Exercise task:
All of the lines below are to be printed again exactly; images are excluded from the output.

Rows:
━━━━━━

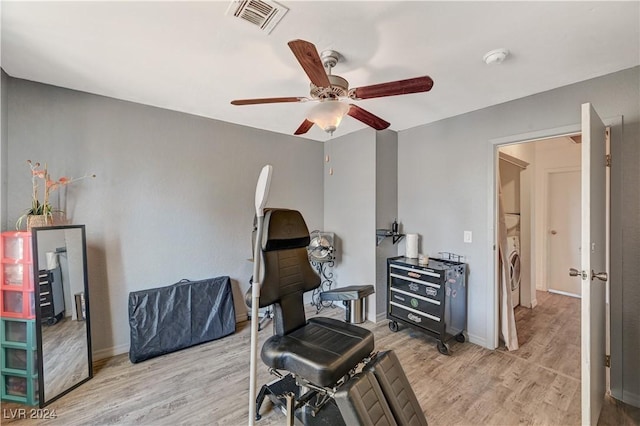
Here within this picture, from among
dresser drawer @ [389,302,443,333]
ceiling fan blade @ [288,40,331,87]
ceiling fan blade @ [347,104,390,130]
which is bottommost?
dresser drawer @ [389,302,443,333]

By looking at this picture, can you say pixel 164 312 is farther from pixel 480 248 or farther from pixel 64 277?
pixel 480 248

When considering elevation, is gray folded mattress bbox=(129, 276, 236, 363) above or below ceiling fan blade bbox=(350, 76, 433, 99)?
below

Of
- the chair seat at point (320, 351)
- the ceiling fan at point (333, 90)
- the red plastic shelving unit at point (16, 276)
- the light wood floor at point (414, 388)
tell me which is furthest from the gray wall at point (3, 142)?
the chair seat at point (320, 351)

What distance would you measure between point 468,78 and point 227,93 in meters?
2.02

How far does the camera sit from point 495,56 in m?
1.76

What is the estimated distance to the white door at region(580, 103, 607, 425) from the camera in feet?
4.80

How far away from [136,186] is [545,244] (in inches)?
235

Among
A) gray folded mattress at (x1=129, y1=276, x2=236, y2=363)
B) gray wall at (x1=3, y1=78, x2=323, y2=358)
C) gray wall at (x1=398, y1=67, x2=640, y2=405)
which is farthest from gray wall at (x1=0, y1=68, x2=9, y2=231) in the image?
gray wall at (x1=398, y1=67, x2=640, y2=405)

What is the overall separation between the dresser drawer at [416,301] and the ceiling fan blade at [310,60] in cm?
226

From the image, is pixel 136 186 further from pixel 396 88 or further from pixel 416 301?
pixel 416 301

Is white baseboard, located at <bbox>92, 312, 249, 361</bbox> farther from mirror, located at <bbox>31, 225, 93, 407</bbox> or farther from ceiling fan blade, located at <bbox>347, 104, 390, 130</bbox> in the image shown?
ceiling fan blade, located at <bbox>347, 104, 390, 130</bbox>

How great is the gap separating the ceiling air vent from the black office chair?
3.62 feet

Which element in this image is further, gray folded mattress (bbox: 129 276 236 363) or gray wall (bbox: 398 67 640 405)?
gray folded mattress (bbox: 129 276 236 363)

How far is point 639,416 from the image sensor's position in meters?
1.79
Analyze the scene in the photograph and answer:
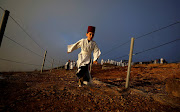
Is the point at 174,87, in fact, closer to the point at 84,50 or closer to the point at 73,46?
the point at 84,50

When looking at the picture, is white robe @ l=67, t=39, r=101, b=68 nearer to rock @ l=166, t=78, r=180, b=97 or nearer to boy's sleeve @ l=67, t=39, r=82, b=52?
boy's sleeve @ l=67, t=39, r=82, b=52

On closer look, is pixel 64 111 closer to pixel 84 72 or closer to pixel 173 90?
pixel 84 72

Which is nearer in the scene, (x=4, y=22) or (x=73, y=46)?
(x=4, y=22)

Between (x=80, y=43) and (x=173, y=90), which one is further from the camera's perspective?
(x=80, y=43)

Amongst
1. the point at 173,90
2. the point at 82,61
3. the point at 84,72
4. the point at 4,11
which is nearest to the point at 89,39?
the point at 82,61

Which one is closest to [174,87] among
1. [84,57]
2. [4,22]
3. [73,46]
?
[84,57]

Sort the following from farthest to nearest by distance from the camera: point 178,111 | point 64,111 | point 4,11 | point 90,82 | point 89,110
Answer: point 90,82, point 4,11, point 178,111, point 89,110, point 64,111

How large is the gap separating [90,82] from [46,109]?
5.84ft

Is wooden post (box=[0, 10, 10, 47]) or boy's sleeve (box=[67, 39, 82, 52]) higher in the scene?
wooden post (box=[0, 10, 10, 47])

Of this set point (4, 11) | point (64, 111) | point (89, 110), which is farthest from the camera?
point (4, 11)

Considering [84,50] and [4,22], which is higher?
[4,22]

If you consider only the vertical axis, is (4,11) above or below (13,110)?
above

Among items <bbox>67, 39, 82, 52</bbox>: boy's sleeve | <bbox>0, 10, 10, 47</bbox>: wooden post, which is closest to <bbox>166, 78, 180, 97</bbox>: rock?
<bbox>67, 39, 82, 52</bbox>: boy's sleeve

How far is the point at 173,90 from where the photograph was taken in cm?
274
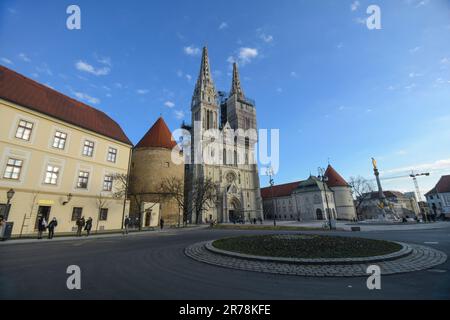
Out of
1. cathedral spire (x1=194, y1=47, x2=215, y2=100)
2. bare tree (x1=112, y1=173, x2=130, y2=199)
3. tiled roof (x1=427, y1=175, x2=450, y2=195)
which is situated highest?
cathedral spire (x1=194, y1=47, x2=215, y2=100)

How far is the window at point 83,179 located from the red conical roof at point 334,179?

━━━━━━

Correct result:
Here within this picture, from among
dresser drawer @ [389,302,443,333]
ceiling fan blade @ [288,40,331,87]
ceiling fan blade @ [347,104,390,130]
which is bottommost?
dresser drawer @ [389,302,443,333]

By looking at this picture, can you say pixel 164 312 is farther from pixel 480 248 or farther from pixel 64 277?
pixel 480 248

When considering elevation, is gray folded mattress bbox=(129, 276, 236, 363) above or below ceiling fan blade bbox=(350, 76, 433, 99)?
below

Of
- the chair seat at point (320, 351)
- the ceiling fan at point (333, 90)
- the red plastic shelving unit at point (16, 276)
- the light wood floor at point (414, 388)
tell me which is furthest from the gray wall at point (3, 142)?
the chair seat at point (320, 351)

What distance would you measure between point 468,78 and point 227,93 in meters?
2.02

How far does the camera sit from point 495,56 in m?
1.76

What is the estimated distance to the white door at region(580, 103, 607, 425) from the camera in feet?
4.80

How far away from [136,186] is [545,244] (in inches)?
235

Among
A) gray folded mattress at (x1=129, y1=276, x2=236, y2=363)
B) gray wall at (x1=3, y1=78, x2=323, y2=358)
C) gray wall at (x1=398, y1=67, x2=640, y2=405)
which is farthest from gray wall at (x1=0, y1=68, x2=9, y2=231) in the image?
gray wall at (x1=398, y1=67, x2=640, y2=405)

What is the overall separation between the dresser drawer at [416,301] and the ceiling fan blade at [310,60] in cm?
226

From the image, is pixel 136 186 further from pixel 396 88 or further from pixel 416 301?
pixel 416 301

Is white baseboard, located at <bbox>92, 312, 249, 361</bbox> farther from mirror, located at <bbox>31, 225, 93, 407</bbox> or farther from ceiling fan blade, located at <bbox>347, 104, 390, 130</bbox> in the image shown?
ceiling fan blade, located at <bbox>347, 104, 390, 130</bbox>

How great is the gap separating the ceiling air vent from the black office chair?
3.62 feet

Which element in this image is further, gray folded mattress (bbox: 129 276 236 363) or gray wall (bbox: 398 67 640 405)?
gray folded mattress (bbox: 129 276 236 363)

How far is point 639,416 from the image sensor's position in meters?
1.79
Analyze the scene in the photograph and answer:
Is the point at 174,87, in fact, closer to the point at 84,50 or closer to the point at 73,46?
the point at 84,50

When looking at the picture, is white robe @ l=67, t=39, r=101, b=68 nearer to rock @ l=166, t=78, r=180, b=97 or nearer to boy's sleeve @ l=67, t=39, r=82, b=52?
boy's sleeve @ l=67, t=39, r=82, b=52

On closer look, is pixel 64 111 closer to pixel 84 72 or closer to pixel 173 90?
pixel 84 72

Which is nearer in the scene, (x=4, y=22) or (x=73, y=46)?
(x=4, y=22)

Between (x=80, y=43) and (x=173, y=90), which one is further from the camera's perspective?
(x=80, y=43)

Amongst
1. the point at 173,90
2. the point at 82,61
3. the point at 84,72
4. the point at 4,11
which is nearest to the point at 89,39?
the point at 82,61

Which one is closest to [174,87] among
1. [84,57]
2. [4,22]
3. [73,46]
?
[84,57]

Sort the following from farthest to nearest by distance from the camera: point 178,111 | point 64,111 | point 4,11 | point 90,82 | point 89,110
Answer: point 90,82, point 4,11, point 178,111, point 89,110, point 64,111

How large is the gap separating [90,82] from [46,109]?
5.84ft

Is wooden post (box=[0, 10, 10, 47]) or boy's sleeve (box=[67, 39, 82, 52]) higher in the scene?
wooden post (box=[0, 10, 10, 47])

Of this set point (4, 11) | point (64, 111) | point (89, 110), which is farthest from the camera?
point (4, 11)

Considering [84,50] and [4,22], which is higher?
[4,22]

If you consider only the vertical axis, is (4,11) above or below (13,110)?
above

Among items <bbox>67, 39, 82, 52</bbox>: boy's sleeve | <bbox>0, 10, 10, 47</bbox>: wooden post, which is closest to <bbox>166, 78, 180, 97</bbox>: rock?
<bbox>67, 39, 82, 52</bbox>: boy's sleeve

How far is the point at 173,90 from where the photograph was taken in cm?
274
Out of
1. cathedral spire (x1=194, y1=47, x2=215, y2=100)
2. bare tree (x1=112, y1=173, x2=130, y2=199)
3. tiled roof (x1=427, y1=175, x2=450, y2=195)
which is situated highest?
cathedral spire (x1=194, y1=47, x2=215, y2=100)

How far is the window at point 83,179 located from the red conical roof at point 334,179?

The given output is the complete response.